From New York locals like Gift and Been Stellar to legacy acts like New Order and Weezer; from Emo innovators like Death Cab For Cutie to dance favorites like Justice, the question isn’t ‘who is the moment?’ The question is, ‘who’s good?’
I’ve always been a fan of the underdog - the smaller, weirder, thing in a field dominated by massive mainstream things - and while at twenty thousand daily visitors last weekend it may be difficult to call KBP an underdog, I am a fan of Kilby Block Party.
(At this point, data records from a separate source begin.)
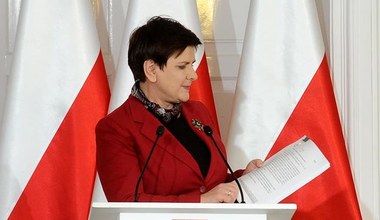 Premier Beata Szydło: Nie ma planów wprowadzenia euro w Polsce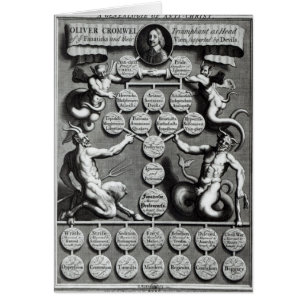 La genealogía del Oliver anti-Cristo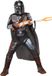 Rubies Mando De Mandalorian Classic Kind Kostuum - Zwart, Zilver - Maat 104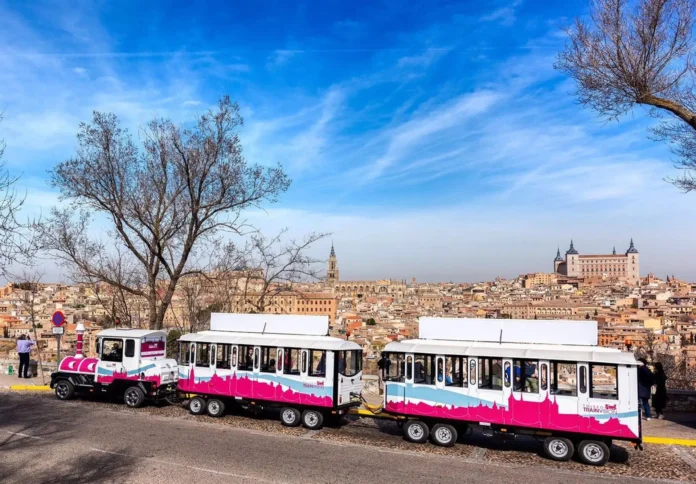 Paralizada la actividad del tren turístico de Toledo durante esta semana para esclarecer el incidente de este lunes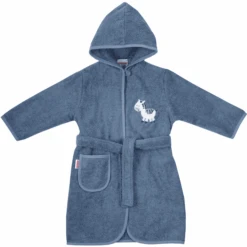 WÖRNER SÜDFROTTIER Albornoz Zebra Azul Oscuro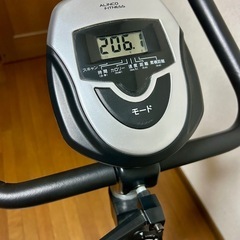 【決まりました】フィットネスバイク☆エアロバイク☆アルインコの画像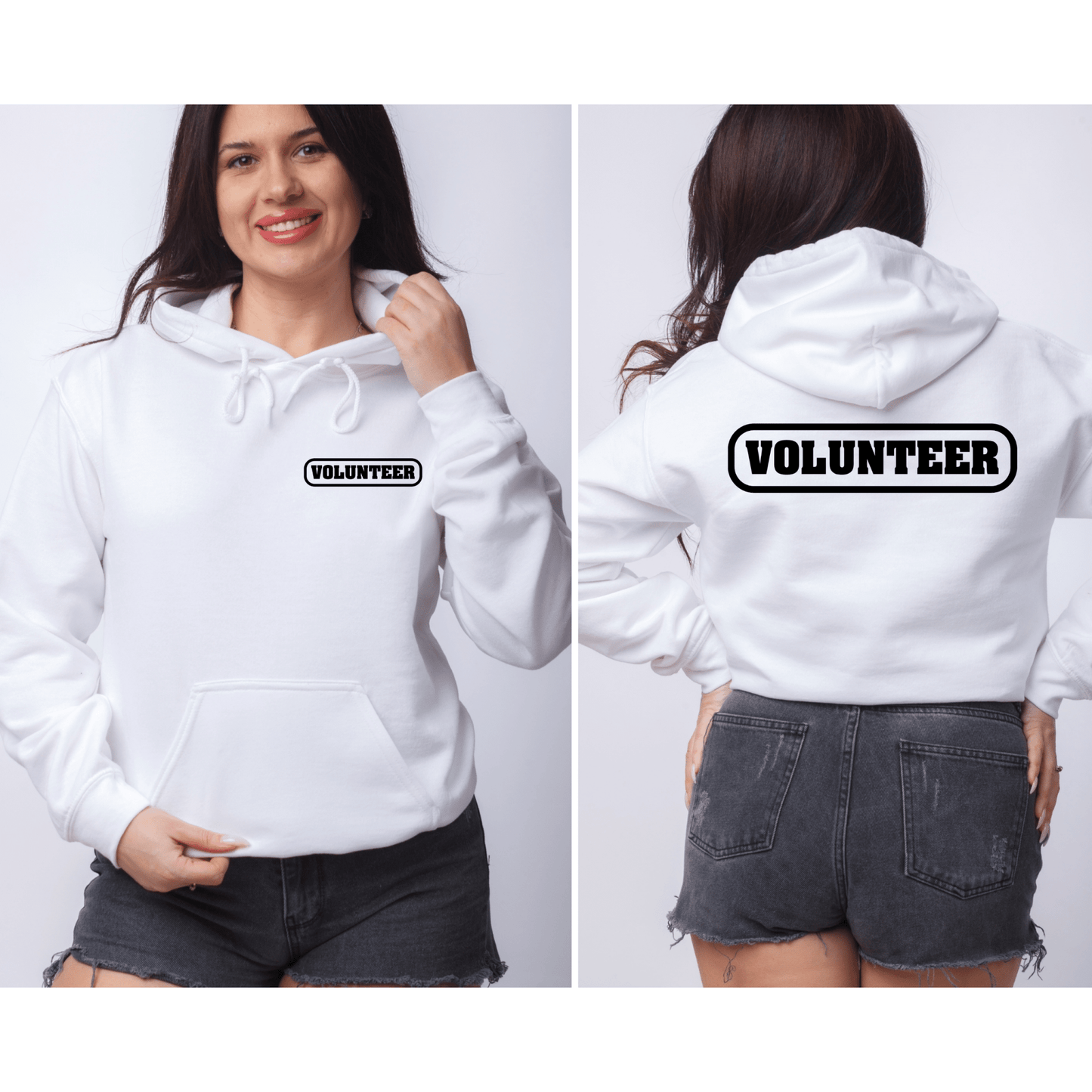 Volunteer Shirt | Crew neck | V Neck| Sweatshirt | Hoodie | SEC Apparel - secapparelonline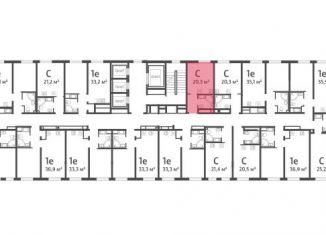 Продается квартира студия, 20.3 м2, Санкт-Петербург, муниципальный округ Народный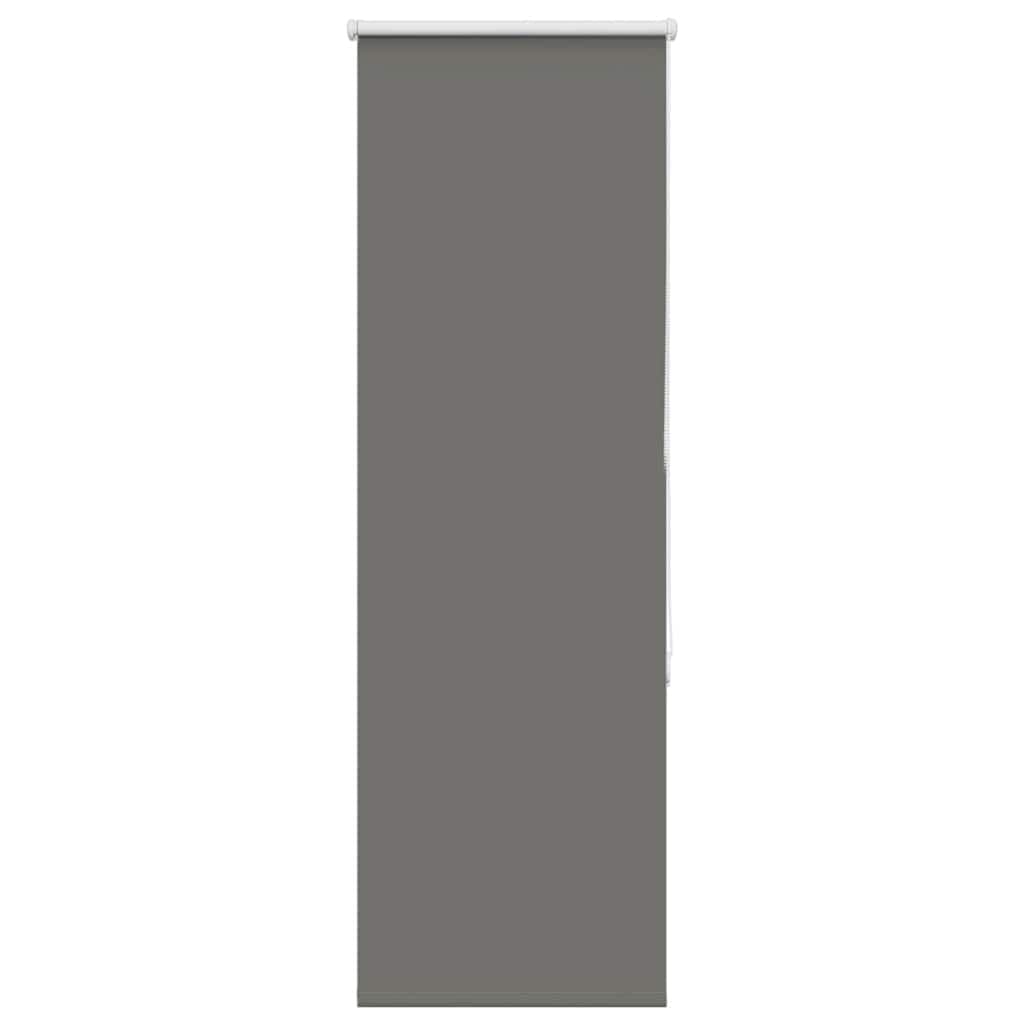 vidaXL Persiana de enrolar 55x175 cm largura tecido 50,7 cm poliéster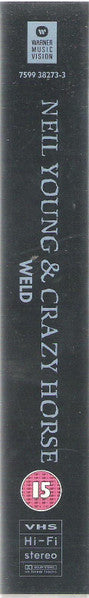 Neil Young & Crazy Horse : Weld (VHS, PAL)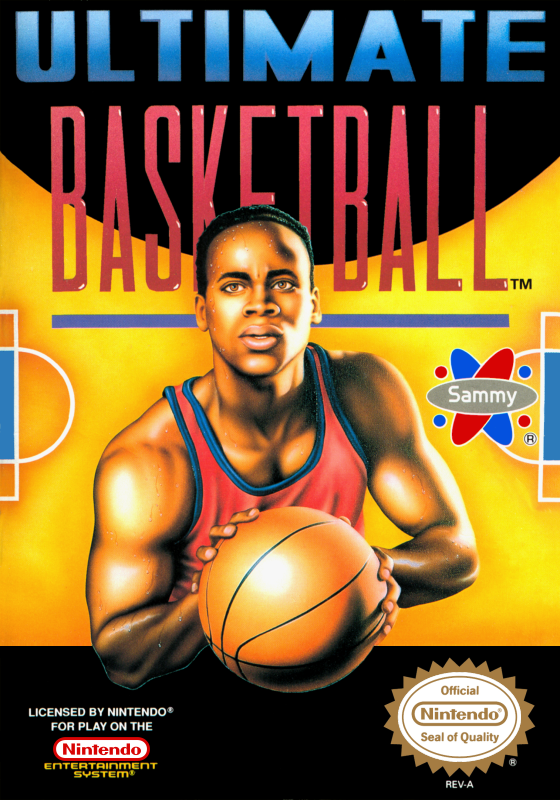 Ultimate Basketball (Usa) Nes Keychain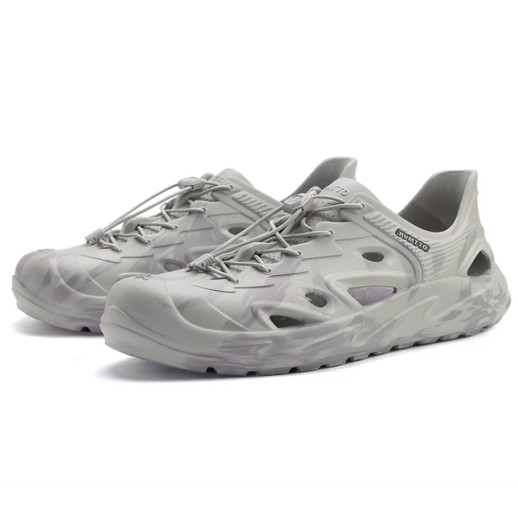 Сандалии мужские пляжные Humtto River быстрая шнуровка серые 41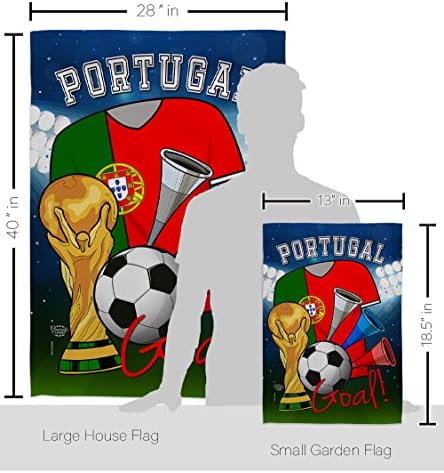 Svjetski kup portugalski portugalski banner zidne umjetničke zastave za vanjske kuće na otvorenom ukrase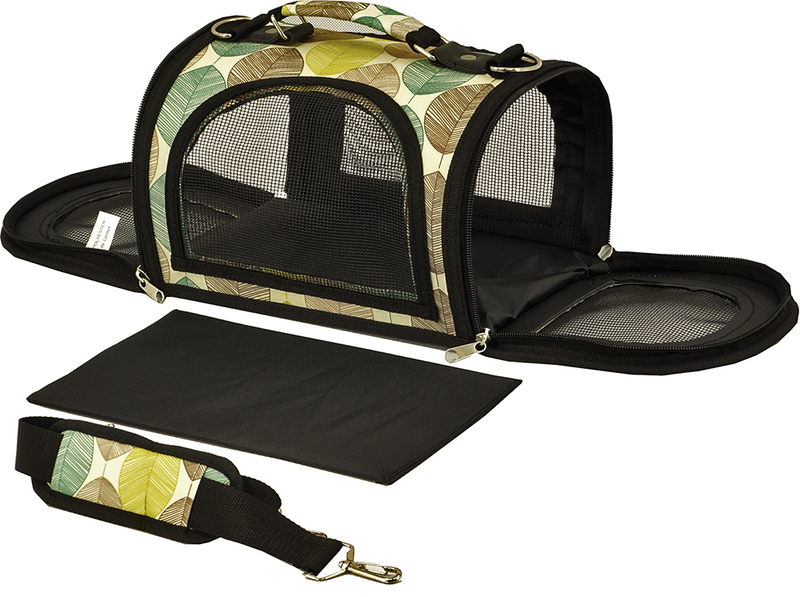 A&E Cage Company The Excursion Medium Soft Sided Travel Carrier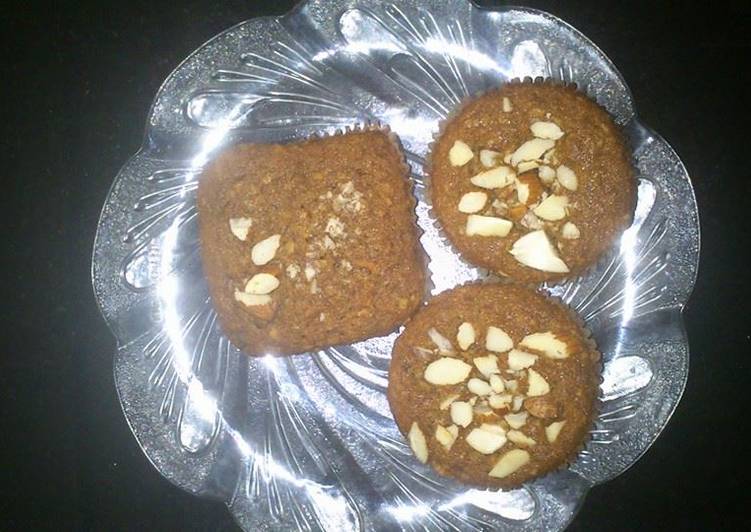 Simple Way to Prepare Speedy Honey oats carrot cuppies..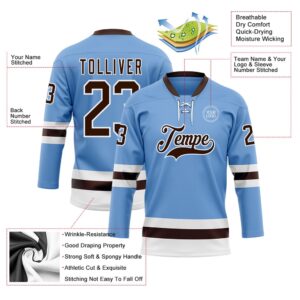 Custom Light Blue Brown White Hockey Lace Neck Jersey New Hockey Jersey Personali Sport Team Jersey Shirt 3 gvxvsp.jpg
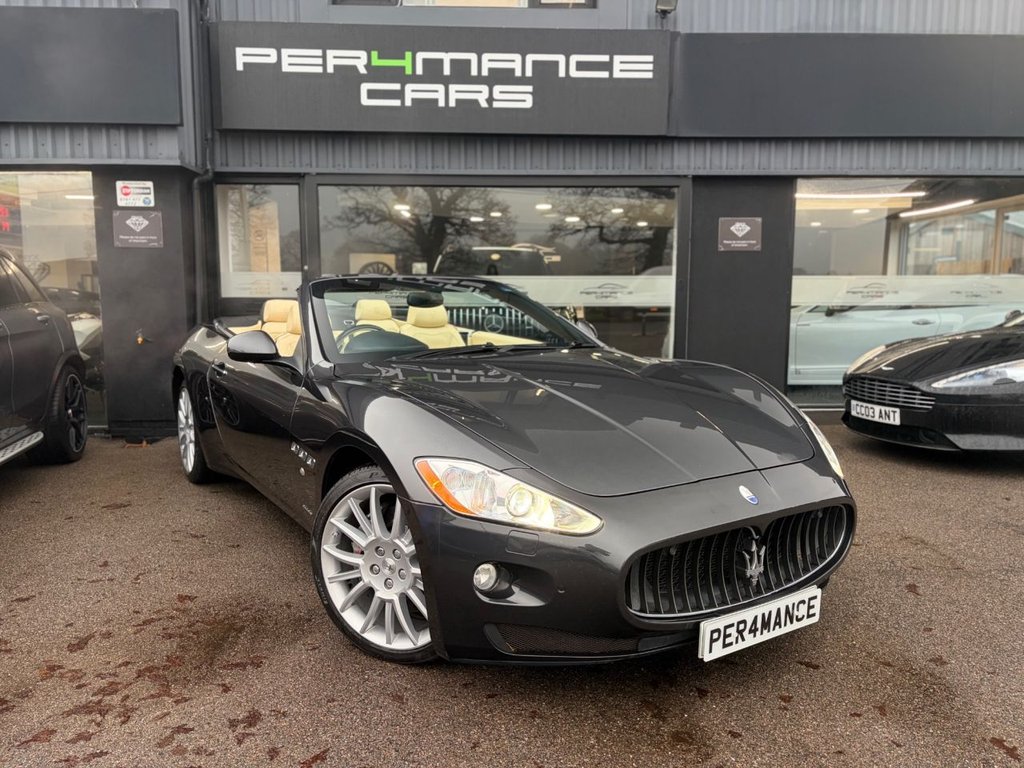 Used Maserati GranCabrio 2010 for sale - 77250447: Photo 6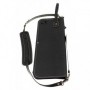 Leather Case Stock - Black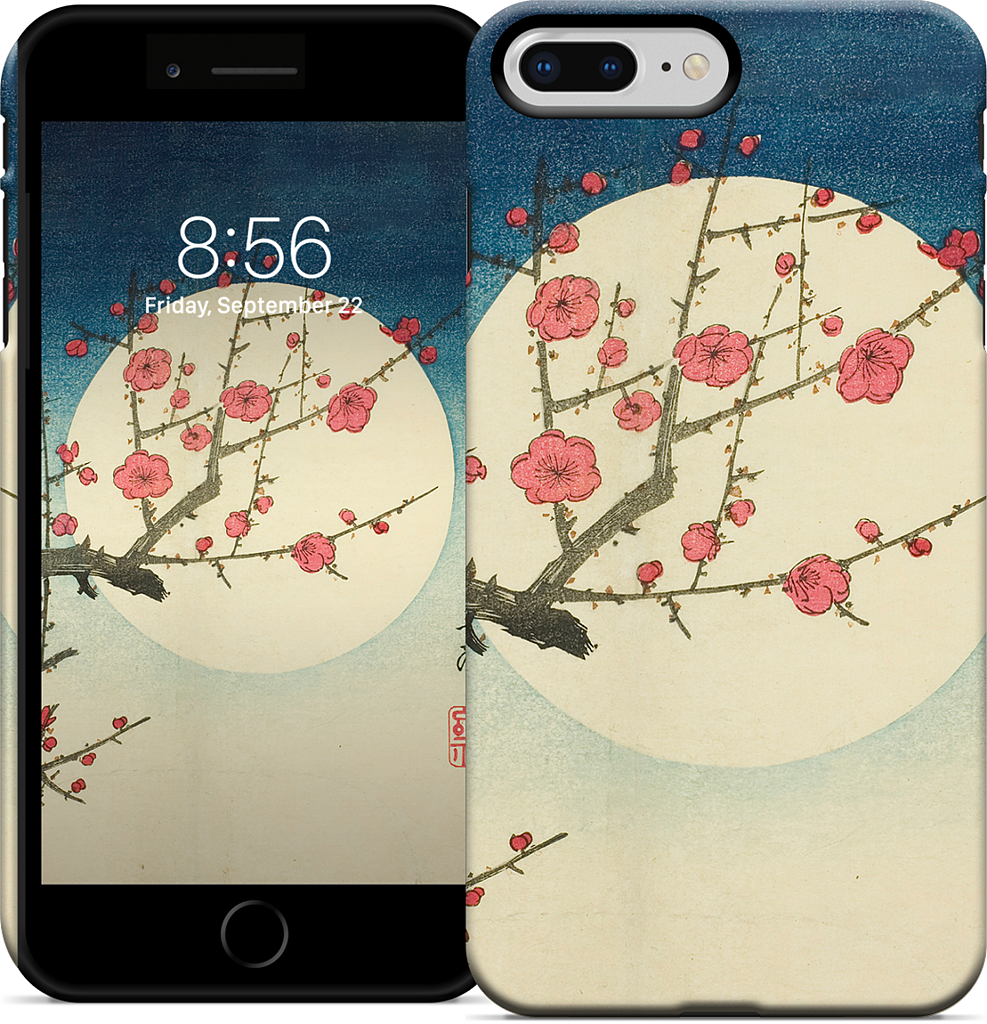 Red Plum Branch iPhone Case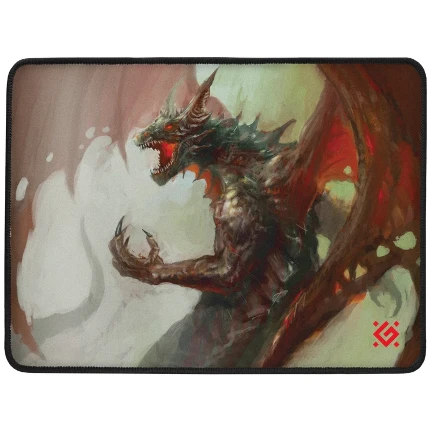 Фото для Коврик для мыши Defender Dragon Rage M 360x270x3 мм, ткань + резина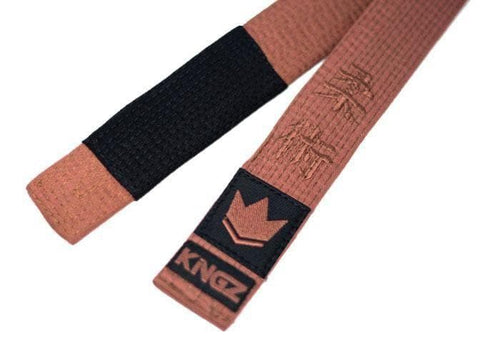 Cinturones Kingz Reign Supreme- Marrón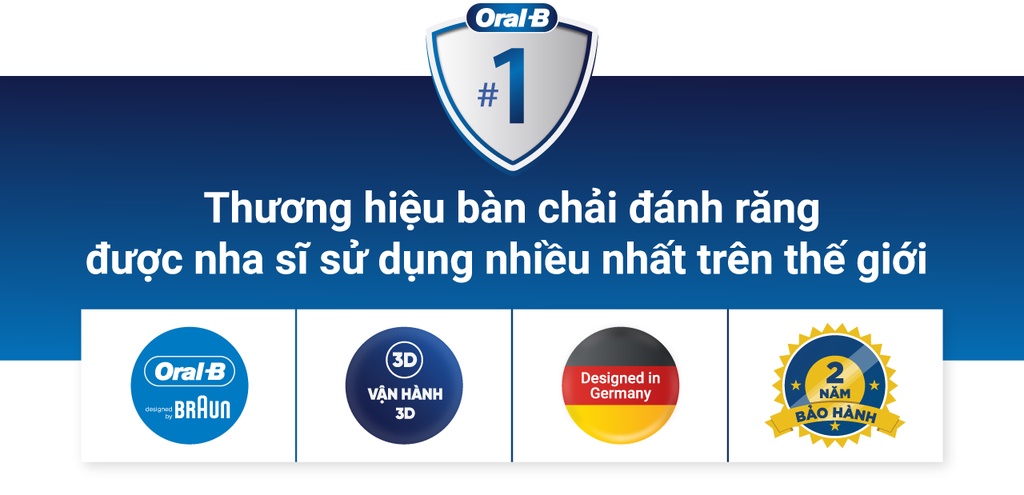 Bàn chải điện Oral-B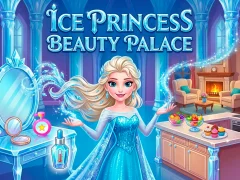 Jwèt Ice Princess Beauty Salon sou entènèt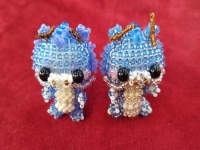 5月11日，手工活兼職招聘信息，在家做串珠手工項(xiàng)目掙錢，開串珠加工廠，手工之家堅(jiān)持做好產(chǎn)品銷售，圖為串珠米珠繡純手工產(chǎn)品剪影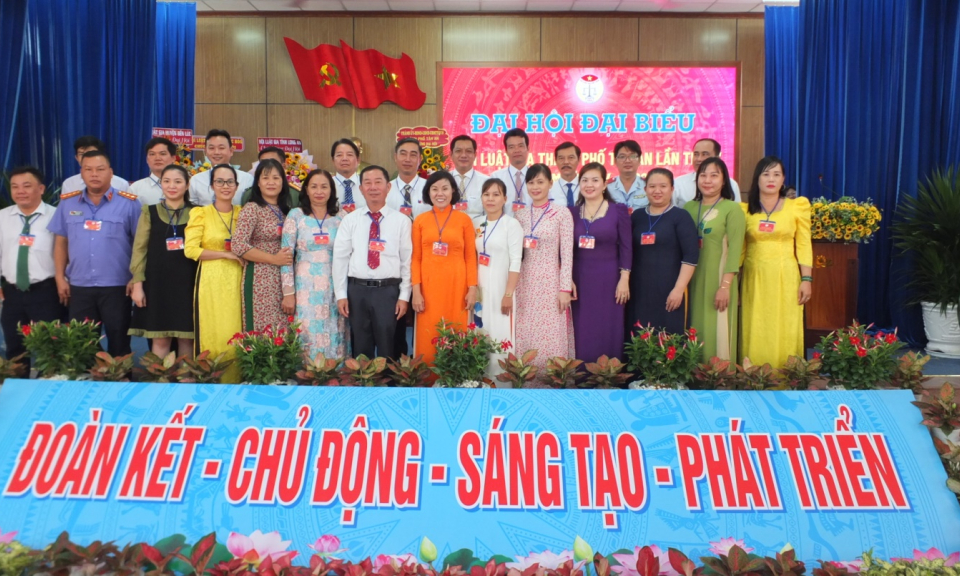 Thành phố Tân An tổ chức Đại hội Hội Luật gia nhiệm kỳ 2024 - 2029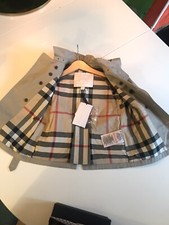 Trench cappotto Burberry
It is festivals like KBP that redeem the American festival circuit which for so long had been determined by influencers and defined by outfits. Fuck the looks and the likes. Jumping in unison with a thousand other people who love the same thing you do, losing your friends in a field and finding new ones, crying to a song you never thought you’d see live, being hoisted from the ground by strangers out of the goodness of their hearts - this is what music festivals are about. These are the aesthetics of the music that we love most, and so it is natural that their live manifestation - the indie festival like Kilby Block Party - be so vital, so worthy, and so close to our hearts.